→ **PASSAGE PROVIDED**:
# The Azimuth Project Experiments with varieties of link strength for El Niño prediction

## Idea

Ludescher et al use a link strength defined in Experiments in El Niño analysis and prediction. The aim of this page is to explore related notions, and especially to find more comprehensible definitions with similar bahaviour.

## Peculiarities of the Ludescher definition

If independent gaussian noise is added to the temperatures for each day and for each grid point, the signal strength as calculated by Ludescher et al increases. Roughly speaking, adding noise with an standard deviation of 0.05C adds about 0.05 to the average link strength. This is very counter-intuitive behaviour for a “link strength” which is supposed to measure correlation.

The following graphs are all based on simulated data. There are two time series of length 565, called “signal 1” and “signal 2” in the graphs, which consist of quadratics $q_1$ and $q_2$ plus independent gaussian noise. The noise has the same amplitude (standard deviation) in all cases, but $q_1$ and $q_2$ are multiplied by 1000 (leftmost column), 9 (second column), 3 (third column) and 1 (fourth column).

Examples of the signals themselves are shown in the top two rows, the value of $c^{(t)}_{i,j}(\tau)$ is in the third row, and the fourth row shows an estimated density of the link strength derived from 100 replicates (different samplings of noise).

In the first column, the $q_1$ and $q_2$ overwhelm the guassian noise, so you can see their shapes. In particular, note that have positive correlation for all delays: it varies between about 0.87 and 0.97. The other three columns are intended to be more realistic signals which roughly resemble climate data. One would expect that as the multiplier for $q_1$ and $q_2$ decreases, the link strength would also decrease, but the opposite is the case.

→ **ACTIONS TO TAKE**:
1. According to the page on link strength for El Niño prediction, roughly how much does adding noise with a standard deviation of 0.05C add to the average link strength?
2. Display each line of the records that contains the string "instances".
The records that come next are unrelated to the page on link strength.

→ **Data items**:
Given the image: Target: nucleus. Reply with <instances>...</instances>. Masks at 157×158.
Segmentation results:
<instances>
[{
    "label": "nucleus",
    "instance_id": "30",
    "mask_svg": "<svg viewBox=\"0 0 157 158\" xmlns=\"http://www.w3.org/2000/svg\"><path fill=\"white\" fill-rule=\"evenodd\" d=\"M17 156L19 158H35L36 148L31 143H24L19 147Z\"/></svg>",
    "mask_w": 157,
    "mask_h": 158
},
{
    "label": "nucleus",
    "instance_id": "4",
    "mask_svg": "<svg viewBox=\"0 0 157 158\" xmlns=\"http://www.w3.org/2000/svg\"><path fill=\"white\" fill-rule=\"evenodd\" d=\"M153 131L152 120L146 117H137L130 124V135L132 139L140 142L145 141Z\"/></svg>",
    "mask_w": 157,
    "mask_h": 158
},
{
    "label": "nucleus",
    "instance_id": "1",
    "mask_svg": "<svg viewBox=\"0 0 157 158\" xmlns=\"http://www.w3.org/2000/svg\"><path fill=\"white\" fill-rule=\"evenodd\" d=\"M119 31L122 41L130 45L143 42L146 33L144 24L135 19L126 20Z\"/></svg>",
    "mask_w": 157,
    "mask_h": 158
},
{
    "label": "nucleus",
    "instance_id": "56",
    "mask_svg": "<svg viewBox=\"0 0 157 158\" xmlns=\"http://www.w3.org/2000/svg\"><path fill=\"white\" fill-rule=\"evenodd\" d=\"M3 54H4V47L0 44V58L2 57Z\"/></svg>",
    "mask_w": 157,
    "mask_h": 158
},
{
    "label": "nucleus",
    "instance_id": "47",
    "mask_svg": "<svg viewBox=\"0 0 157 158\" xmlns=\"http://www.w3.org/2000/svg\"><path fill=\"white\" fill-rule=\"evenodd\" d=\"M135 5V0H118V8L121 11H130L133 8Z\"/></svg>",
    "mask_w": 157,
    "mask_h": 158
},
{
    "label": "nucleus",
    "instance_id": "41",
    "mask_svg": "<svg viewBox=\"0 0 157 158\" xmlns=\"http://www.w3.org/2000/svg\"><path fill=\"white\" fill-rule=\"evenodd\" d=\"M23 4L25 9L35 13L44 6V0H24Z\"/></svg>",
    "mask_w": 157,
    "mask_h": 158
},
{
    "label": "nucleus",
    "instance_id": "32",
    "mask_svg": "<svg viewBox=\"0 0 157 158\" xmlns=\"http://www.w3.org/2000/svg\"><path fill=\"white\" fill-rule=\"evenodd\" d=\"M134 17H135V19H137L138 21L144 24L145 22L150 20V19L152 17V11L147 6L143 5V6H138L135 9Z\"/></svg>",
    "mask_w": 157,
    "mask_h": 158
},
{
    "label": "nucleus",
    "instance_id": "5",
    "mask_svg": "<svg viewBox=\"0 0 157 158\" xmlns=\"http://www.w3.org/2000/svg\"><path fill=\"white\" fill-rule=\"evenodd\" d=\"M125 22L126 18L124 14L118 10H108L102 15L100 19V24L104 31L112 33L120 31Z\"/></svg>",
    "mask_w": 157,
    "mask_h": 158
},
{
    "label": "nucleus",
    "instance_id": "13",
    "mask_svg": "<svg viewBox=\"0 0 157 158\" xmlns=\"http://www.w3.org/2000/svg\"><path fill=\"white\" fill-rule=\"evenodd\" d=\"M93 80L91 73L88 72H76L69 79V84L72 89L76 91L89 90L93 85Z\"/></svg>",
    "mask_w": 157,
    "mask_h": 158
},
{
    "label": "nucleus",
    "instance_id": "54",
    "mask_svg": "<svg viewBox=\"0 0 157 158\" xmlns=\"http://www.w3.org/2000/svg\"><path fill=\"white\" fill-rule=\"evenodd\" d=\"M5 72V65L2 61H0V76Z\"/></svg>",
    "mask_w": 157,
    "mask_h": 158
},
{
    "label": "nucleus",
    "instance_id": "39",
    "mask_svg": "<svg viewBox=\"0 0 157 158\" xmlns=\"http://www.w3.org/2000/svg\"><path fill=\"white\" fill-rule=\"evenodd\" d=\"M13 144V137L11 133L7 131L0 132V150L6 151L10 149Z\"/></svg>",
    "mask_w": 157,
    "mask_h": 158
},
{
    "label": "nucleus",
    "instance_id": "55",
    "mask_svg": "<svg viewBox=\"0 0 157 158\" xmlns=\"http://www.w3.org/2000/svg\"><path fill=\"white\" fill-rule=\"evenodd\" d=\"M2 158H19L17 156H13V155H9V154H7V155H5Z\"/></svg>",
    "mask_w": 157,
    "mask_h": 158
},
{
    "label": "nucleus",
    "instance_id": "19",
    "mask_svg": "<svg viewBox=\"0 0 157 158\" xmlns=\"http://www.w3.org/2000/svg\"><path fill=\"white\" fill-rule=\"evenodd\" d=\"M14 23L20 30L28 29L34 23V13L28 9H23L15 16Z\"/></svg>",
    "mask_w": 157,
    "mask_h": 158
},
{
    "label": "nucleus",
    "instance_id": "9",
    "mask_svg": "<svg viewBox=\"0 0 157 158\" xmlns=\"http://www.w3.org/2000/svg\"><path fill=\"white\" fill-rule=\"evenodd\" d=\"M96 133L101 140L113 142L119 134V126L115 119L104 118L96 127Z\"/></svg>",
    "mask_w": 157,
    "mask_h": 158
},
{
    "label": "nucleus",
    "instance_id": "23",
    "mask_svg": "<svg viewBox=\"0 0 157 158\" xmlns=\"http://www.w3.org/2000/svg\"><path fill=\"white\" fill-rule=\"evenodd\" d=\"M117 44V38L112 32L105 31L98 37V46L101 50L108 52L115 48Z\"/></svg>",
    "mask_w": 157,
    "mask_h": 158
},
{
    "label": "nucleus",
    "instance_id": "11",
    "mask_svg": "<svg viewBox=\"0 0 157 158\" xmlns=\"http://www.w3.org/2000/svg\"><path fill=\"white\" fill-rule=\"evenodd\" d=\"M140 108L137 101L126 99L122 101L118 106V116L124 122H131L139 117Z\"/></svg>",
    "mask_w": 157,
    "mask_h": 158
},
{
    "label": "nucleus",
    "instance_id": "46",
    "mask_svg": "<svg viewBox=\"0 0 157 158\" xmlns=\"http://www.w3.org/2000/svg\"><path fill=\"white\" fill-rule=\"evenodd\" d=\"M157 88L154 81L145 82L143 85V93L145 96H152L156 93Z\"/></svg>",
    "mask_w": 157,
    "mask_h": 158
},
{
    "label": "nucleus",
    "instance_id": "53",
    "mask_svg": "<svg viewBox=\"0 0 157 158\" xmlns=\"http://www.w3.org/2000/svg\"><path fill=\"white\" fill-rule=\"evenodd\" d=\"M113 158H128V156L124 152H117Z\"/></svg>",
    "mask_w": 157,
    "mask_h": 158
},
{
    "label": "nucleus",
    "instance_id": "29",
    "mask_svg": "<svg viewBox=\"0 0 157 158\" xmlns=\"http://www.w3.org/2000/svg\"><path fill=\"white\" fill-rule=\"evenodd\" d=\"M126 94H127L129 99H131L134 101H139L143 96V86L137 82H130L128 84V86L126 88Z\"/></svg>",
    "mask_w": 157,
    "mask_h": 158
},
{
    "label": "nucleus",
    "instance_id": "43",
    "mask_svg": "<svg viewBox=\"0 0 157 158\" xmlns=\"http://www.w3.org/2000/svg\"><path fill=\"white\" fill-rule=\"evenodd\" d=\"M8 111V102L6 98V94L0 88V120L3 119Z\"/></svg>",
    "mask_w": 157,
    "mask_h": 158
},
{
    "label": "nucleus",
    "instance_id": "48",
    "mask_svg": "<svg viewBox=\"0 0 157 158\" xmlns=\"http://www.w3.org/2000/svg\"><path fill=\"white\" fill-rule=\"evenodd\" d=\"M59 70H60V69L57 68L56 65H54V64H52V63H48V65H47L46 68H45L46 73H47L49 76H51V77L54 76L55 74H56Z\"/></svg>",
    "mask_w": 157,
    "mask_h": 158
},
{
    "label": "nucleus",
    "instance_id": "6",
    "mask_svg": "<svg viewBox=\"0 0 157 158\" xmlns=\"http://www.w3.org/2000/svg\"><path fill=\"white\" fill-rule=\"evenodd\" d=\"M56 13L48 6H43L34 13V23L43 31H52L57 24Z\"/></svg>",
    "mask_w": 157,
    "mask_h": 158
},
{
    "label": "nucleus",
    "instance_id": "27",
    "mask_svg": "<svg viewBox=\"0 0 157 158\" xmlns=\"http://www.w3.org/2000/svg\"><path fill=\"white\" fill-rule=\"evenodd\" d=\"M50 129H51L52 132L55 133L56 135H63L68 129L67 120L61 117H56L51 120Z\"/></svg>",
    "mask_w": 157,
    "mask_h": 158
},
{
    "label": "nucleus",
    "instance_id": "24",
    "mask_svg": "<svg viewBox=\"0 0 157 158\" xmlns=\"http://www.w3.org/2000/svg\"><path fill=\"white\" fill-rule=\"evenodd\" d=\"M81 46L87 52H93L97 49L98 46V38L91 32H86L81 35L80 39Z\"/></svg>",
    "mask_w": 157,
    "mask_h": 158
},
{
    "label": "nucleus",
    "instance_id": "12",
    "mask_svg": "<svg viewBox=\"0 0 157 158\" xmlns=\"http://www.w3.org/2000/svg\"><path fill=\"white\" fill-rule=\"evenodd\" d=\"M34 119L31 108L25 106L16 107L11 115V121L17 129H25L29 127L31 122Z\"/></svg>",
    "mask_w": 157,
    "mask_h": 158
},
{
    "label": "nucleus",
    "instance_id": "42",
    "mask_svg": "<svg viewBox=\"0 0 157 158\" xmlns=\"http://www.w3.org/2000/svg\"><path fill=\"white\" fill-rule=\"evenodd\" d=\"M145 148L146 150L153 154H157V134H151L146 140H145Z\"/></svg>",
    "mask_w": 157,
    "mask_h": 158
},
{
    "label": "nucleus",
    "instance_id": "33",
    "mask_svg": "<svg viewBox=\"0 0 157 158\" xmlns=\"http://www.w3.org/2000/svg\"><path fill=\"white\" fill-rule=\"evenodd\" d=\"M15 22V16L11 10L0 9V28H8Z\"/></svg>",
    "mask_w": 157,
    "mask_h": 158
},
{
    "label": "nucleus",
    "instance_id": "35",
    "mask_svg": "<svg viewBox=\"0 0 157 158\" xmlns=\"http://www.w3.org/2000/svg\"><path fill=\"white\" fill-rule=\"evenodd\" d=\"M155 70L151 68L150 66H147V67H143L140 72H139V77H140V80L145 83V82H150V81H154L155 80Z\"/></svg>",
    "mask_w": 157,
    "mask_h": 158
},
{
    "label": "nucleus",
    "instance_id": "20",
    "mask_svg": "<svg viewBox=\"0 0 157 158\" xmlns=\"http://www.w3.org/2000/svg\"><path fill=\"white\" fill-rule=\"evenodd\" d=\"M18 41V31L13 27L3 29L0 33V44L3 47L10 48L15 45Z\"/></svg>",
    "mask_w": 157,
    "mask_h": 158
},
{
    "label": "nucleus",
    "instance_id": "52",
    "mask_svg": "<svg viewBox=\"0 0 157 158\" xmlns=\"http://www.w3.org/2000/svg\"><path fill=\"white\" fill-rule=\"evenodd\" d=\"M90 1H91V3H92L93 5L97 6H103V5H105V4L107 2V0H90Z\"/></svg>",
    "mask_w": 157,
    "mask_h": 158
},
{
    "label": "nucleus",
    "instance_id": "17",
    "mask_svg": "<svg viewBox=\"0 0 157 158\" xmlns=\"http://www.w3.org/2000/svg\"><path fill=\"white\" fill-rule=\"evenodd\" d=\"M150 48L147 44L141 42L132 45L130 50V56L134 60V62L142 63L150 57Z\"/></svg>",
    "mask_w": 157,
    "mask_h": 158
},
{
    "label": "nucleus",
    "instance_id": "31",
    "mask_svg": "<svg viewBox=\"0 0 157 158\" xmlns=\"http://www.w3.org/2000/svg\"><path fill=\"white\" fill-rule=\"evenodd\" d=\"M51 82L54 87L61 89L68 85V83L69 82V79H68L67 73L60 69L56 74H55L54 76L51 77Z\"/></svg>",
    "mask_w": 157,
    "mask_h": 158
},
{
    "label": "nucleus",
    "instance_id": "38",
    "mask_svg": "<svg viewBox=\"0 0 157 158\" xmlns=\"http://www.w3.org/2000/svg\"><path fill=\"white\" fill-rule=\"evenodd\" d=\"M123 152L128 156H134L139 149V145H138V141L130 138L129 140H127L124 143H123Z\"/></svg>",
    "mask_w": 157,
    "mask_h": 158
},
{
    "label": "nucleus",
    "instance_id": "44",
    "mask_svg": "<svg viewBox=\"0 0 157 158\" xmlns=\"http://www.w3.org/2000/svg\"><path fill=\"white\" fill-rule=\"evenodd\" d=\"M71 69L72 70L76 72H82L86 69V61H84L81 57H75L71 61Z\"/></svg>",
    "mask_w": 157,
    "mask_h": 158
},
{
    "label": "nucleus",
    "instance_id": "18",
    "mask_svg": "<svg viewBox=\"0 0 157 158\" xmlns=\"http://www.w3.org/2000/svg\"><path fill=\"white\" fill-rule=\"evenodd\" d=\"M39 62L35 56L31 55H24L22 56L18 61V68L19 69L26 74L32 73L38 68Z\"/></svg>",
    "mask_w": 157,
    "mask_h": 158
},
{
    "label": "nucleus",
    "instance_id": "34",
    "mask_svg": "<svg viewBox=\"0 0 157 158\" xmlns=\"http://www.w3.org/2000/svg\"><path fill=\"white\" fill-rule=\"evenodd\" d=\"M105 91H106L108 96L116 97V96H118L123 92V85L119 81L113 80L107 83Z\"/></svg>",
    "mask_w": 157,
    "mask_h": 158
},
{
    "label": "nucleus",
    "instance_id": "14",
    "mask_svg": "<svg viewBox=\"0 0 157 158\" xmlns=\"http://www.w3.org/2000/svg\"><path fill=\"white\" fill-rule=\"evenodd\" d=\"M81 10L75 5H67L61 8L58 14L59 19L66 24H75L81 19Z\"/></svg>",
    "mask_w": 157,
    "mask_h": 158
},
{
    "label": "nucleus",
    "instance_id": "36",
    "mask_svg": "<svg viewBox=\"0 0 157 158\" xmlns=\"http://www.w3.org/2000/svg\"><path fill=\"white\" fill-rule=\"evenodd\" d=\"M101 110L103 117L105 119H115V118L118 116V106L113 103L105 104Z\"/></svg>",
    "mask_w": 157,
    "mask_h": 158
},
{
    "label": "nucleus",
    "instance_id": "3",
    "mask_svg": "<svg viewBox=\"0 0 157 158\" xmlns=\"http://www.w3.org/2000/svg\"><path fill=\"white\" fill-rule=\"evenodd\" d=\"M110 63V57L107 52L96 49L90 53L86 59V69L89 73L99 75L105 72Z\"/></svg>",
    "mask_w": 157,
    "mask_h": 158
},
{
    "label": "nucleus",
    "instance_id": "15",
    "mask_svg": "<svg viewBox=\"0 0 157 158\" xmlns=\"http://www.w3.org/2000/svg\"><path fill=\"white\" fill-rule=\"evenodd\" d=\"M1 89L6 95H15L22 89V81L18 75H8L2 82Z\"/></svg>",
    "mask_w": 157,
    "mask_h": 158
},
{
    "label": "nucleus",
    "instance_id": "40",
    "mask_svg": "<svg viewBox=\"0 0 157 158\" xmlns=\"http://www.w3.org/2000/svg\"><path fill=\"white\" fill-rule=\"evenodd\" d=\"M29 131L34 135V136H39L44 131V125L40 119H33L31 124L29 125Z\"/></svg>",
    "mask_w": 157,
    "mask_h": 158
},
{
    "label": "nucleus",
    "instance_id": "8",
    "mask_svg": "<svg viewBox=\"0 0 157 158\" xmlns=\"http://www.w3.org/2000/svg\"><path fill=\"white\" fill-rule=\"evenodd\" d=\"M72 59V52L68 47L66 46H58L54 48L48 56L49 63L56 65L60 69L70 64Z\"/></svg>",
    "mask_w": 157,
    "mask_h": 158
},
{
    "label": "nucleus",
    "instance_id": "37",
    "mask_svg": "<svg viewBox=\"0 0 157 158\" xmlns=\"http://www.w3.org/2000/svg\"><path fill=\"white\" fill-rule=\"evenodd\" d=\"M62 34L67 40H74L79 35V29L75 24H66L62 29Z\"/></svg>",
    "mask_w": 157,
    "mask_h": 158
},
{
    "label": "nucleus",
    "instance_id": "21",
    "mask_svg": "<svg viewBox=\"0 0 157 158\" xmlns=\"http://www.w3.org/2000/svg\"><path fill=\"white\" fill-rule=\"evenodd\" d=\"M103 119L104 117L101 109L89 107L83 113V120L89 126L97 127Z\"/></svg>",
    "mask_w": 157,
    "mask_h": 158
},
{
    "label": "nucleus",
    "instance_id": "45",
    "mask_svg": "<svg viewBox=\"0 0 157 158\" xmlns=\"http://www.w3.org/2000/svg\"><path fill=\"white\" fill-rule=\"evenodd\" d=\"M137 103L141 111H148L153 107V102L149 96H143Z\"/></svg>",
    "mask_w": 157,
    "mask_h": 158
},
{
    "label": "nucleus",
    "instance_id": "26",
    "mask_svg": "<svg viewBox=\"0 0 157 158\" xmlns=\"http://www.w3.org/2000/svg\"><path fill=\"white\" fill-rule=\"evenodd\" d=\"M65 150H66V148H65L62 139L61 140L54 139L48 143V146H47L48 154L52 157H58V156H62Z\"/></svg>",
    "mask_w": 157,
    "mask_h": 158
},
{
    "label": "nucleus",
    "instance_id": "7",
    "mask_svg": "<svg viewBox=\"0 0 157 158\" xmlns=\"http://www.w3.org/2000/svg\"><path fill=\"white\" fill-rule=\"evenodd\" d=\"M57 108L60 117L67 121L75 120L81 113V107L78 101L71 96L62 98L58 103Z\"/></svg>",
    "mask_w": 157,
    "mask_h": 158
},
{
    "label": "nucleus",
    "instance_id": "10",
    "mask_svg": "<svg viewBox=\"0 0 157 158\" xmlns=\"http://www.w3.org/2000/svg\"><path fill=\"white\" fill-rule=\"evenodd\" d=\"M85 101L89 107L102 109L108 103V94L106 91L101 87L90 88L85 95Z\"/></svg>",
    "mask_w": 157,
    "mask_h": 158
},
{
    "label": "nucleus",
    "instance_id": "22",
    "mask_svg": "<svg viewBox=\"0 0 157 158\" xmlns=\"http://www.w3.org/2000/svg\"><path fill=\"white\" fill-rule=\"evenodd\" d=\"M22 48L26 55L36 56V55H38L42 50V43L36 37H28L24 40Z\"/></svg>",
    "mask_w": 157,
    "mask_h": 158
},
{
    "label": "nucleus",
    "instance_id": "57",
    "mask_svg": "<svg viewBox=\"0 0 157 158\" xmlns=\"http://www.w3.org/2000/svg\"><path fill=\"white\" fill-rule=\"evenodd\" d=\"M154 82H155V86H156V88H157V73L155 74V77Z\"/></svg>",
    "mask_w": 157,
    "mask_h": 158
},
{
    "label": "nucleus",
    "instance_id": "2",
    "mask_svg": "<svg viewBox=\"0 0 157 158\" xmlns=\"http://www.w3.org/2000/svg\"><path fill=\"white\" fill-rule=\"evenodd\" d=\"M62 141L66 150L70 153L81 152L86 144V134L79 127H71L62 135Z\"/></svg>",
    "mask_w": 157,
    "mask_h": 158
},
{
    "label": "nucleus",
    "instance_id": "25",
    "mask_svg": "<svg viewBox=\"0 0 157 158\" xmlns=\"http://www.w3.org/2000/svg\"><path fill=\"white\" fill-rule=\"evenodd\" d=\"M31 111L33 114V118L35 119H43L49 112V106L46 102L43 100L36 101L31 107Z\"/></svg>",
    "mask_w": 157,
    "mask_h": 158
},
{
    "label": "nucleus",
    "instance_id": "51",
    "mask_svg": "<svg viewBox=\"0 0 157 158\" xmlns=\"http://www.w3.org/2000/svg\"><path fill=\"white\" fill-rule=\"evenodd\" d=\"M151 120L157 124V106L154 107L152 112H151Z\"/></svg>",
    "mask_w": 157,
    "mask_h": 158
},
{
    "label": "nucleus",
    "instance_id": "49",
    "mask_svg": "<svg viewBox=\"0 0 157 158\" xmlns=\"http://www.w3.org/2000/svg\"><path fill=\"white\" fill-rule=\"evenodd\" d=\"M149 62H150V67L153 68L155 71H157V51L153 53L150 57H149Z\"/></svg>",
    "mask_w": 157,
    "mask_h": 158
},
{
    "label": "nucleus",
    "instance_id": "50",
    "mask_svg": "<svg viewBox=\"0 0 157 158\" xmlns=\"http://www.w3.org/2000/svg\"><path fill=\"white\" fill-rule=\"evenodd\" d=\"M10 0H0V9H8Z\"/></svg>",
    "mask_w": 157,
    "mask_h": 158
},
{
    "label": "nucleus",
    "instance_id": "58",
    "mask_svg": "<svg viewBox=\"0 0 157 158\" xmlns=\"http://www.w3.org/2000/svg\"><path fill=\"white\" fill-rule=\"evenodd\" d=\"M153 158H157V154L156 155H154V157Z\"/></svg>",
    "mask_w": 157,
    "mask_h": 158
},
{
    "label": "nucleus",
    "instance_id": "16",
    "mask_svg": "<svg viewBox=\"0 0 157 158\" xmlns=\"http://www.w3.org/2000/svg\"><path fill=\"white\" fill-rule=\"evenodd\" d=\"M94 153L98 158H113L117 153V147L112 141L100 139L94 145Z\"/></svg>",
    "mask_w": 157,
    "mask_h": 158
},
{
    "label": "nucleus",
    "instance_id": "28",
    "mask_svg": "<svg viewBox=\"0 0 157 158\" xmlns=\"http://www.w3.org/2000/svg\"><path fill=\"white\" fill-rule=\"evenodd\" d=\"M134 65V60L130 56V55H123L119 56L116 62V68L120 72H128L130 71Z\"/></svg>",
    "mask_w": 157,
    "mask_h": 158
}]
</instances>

→ **RESPONSES PER TASK**:
1. About 0.05.

2.
Given the image: Target: nucleus. Reply with <instances>...</instances>. Masks at 157×158.
<instances>
</instances>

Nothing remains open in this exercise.